Я боялся зубных врачей с самого детства. Чуть было не развернулся и ушел на входе. Эффект от обезболивающего ослабевал, и боль предчувствовалась, виднелась и слышалась издалека, словно поезд, приближающийся в туманный день. А я лежал связанный на рельсах. Еще совсем немного, и она снова меня переедет.

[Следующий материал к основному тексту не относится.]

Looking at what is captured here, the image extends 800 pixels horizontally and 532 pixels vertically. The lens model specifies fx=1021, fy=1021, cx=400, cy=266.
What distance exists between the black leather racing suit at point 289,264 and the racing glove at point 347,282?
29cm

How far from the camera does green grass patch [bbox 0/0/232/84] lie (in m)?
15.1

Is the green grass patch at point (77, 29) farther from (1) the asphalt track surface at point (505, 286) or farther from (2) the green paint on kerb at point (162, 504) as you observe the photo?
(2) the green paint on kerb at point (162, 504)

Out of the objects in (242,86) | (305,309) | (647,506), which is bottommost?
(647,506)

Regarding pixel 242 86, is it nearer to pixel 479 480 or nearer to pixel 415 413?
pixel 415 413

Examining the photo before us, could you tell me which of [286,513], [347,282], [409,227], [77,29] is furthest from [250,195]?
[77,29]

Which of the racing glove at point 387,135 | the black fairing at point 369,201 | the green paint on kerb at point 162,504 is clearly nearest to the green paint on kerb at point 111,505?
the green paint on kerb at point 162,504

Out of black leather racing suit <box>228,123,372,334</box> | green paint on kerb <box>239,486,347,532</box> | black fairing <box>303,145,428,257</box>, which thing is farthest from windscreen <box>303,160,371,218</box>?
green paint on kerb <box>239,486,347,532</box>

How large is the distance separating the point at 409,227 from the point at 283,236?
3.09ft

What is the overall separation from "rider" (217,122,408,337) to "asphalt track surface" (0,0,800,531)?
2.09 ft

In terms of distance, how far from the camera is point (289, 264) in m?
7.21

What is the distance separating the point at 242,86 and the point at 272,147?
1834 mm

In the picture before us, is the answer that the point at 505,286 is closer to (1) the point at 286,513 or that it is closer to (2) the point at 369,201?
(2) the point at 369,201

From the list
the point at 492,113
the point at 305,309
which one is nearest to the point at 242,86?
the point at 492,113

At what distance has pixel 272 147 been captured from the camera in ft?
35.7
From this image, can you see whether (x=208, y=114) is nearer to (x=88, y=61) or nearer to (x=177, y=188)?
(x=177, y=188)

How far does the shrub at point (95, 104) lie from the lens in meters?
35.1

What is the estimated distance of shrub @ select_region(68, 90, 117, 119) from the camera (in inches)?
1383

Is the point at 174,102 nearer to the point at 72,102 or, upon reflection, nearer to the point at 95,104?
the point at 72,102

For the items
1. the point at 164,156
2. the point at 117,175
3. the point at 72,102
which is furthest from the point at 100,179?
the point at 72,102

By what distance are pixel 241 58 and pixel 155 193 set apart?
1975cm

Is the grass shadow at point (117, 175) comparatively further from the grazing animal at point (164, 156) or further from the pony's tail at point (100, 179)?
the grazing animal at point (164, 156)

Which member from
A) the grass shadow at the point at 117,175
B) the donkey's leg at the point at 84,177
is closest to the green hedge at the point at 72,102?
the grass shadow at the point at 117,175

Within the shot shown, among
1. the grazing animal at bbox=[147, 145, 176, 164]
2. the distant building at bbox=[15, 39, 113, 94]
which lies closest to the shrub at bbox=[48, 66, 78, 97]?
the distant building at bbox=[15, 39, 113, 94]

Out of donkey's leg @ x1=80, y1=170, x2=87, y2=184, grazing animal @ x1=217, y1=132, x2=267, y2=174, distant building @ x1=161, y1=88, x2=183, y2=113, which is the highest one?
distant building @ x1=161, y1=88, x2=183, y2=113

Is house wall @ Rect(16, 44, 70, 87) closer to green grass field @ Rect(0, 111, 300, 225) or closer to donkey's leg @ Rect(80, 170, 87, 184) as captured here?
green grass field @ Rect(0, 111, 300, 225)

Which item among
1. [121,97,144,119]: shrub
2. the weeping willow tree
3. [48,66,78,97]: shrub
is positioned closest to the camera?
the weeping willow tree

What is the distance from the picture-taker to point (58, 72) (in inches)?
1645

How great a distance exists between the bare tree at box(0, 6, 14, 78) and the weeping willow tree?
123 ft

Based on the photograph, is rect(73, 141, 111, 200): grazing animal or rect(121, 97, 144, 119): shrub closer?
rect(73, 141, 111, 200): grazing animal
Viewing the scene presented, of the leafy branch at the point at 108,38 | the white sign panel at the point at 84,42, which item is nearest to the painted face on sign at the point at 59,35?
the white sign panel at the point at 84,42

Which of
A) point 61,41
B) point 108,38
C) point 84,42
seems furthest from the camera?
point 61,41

Необходимость терпеть её до конца жизни не прельщала меня ничуть, даже если бы этот конец наступил тем же вечером, и я решился войти. Боль боли рознь. Хоть променять одну на другую. Все это время на меня дружелюбно глядели женщины за столиком регистрации. Одна из них была относительно молодой и высокой, с крупными плечами и красивым загаром на недурных ногах. А на каблуках и вовсе блеск. Мне велели натянуть на обувь бахилы, чтобы не замарать скверной наружного мира полы этой закрытого, существующего вне времени и пространства, места, где боль всегда найдет себе приют. Потом я ждал и ждал. Меня заставили долго сидеть на диване, чтобы боль вернулась и помучила меня напоследок, дабы я с ней попрощался и был благодарен врачам за избавление. По телеку шла программа, где хиповатый ведущий говорил о чем-то несущественном, и все в очереди украдкой поглядывали на это зрелище. Почему-то я тоже не мог позволить себе смотреть ящик открыто и храбро, разве что только исподволь и снисходительно прищурившись. Взрослым стыдно признать скуку.